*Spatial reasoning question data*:
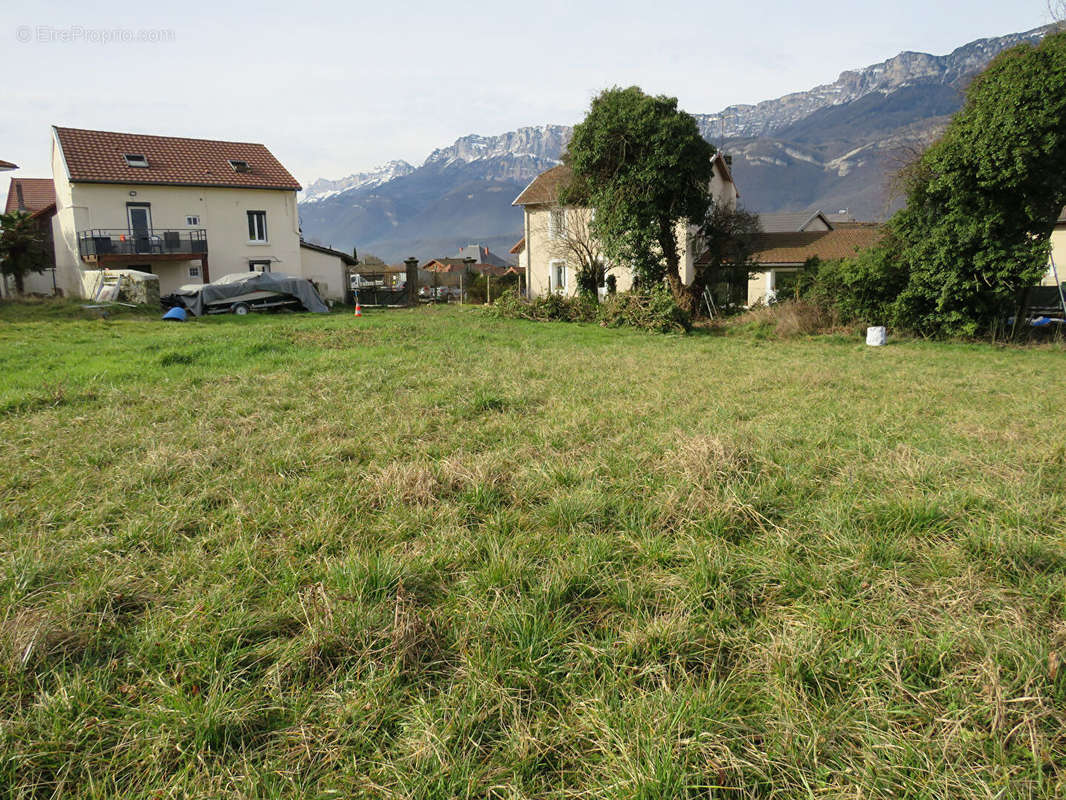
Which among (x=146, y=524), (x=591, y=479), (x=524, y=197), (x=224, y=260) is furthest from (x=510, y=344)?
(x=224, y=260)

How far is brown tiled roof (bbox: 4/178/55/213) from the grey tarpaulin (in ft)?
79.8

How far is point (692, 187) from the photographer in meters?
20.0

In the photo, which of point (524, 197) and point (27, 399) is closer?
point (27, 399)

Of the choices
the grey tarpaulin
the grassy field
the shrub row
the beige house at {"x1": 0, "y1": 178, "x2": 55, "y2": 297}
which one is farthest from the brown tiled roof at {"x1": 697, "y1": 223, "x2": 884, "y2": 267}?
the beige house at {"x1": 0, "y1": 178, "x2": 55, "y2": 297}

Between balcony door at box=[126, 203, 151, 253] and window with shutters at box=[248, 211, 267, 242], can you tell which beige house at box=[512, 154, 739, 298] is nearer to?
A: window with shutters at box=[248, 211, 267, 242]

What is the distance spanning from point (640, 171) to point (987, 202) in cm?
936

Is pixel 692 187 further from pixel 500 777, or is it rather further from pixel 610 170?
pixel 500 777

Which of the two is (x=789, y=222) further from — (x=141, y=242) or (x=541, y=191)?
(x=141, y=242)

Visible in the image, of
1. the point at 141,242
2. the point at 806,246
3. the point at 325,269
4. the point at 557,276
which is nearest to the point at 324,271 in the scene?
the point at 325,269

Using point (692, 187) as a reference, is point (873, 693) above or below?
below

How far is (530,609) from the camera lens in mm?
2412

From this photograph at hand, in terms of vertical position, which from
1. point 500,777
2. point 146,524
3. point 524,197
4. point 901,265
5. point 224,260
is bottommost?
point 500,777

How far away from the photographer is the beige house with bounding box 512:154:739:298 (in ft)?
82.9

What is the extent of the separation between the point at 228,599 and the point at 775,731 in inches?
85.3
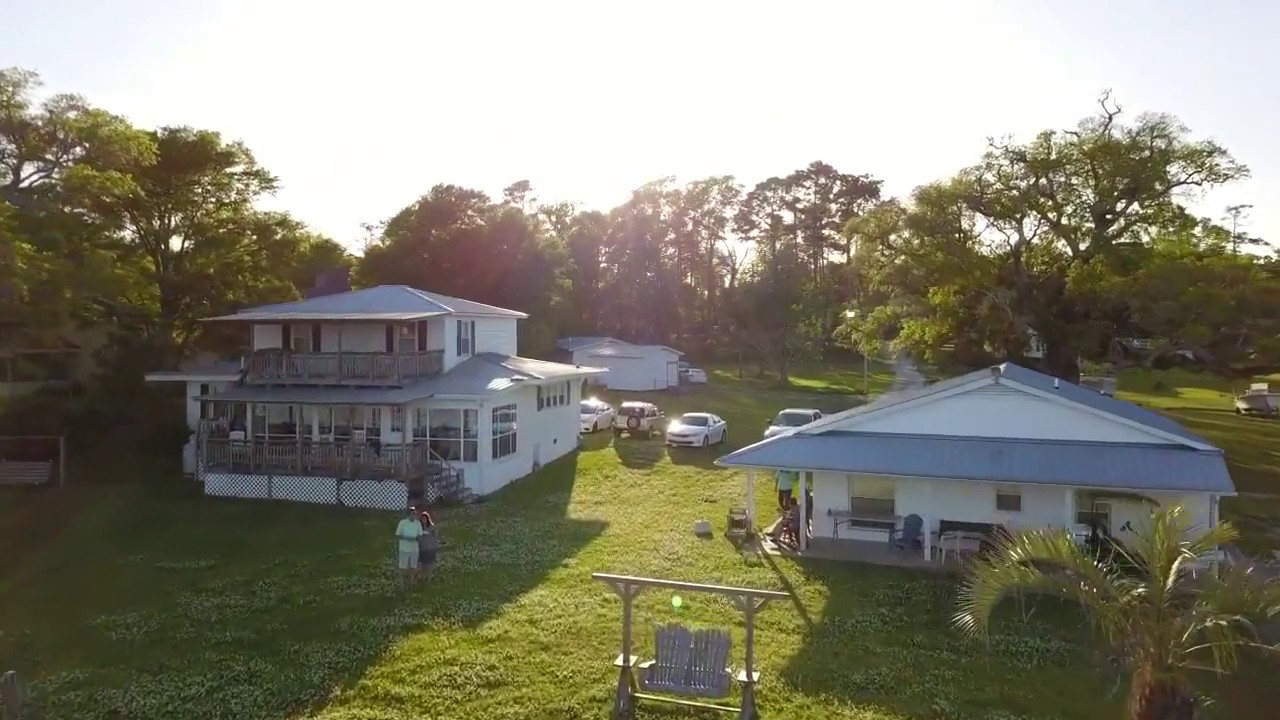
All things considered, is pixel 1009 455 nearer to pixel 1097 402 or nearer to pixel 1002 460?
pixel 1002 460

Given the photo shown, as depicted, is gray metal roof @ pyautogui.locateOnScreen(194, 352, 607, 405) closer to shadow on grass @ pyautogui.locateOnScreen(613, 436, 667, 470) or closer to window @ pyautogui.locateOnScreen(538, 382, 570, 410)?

*STATED TASK*:
All the material shown above is to be copied exactly, with no pictures carried over.

*SOLUTION FOR THIS PROBLEM*:
Which among (x=146, y=524), (x=591, y=479), (x=524, y=197), (x=224, y=260) is furthest from (x=510, y=344)?
(x=224, y=260)

How far is brown tiled roof (bbox: 4/178/55/213) from the grey tarpaulin (in ft)?
79.8

How far is point (692, 187) from the photographer in meters?
20.0

In the photo, which of point (524, 197) and point (27, 399) is closer?
point (27, 399)

Of the choices
the grey tarpaulin
the grassy field
the shrub row
the beige house at {"x1": 0, "y1": 178, "x2": 55, "y2": 297}
which one is farthest from the brown tiled roof at {"x1": 697, "y1": 223, "x2": 884, "y2": 267}?
the beige house at {"x1": 0, "y1": 178, "x2": 55, "y2": 297}

Between balcony door at box=[126, 203, 151, 253] and window with shutters at box=[248, 211, 267, 242], can you tell which beige house at box=[512, 154, 739, 298] is nearer to?
A: window with shutters at box=[248, 211, 267, 242]

What is the distance spanning from point (640, 171) to point (987, 202) in cm?
936

Is pixel 692 187 further from pixel 500 777, or is it rather further from pixel 610 170?
pixel 500 777

Which of the two is (x=789, y=222) further from — (x=141, y=242) or (x=541, y=191)?
(x=141, y=242)

Visible in the image, of
1. the point at 141,242
2. the point at 806,246
3. the point at 325,269
4. the point at 557,276
which is nearest to the point at 324,271 in the scene?
the point at 325,269

Using point (692, 187) as a reference, is point (873, 693) above or below?
below

How far is (530,609) from the camera lens in mm?
2412

From this photograph at hand, in terms of vertical position, which from
1. point 500,777
2. point 146,524
3. point 524,197
4. point 901,265
5. point 224,260
is bottommost?
point 500,777

How far away from the photographer is the beige house with bounding box 512:154:739:298 (in ft)?
82.9

What is the extent of the separation between the point at 228,599 and the point at 775,731 in inches?
85.3
All things considered, is pixel 1009 455 nearer to pixel 1097 402 or nearer to pixel 1002 460?
pixel 1002 460

Given the photo shown, as depicted, is gray metal roof @ pyautogui.locateOnScreen(194, 352, 607, 405) closer to shadow on grass @ pyautogui.locateOnScreen(613, 436, 667, 470) or closer to window @ pyautogui.locateOnScreen(538, 382, 570, 410)?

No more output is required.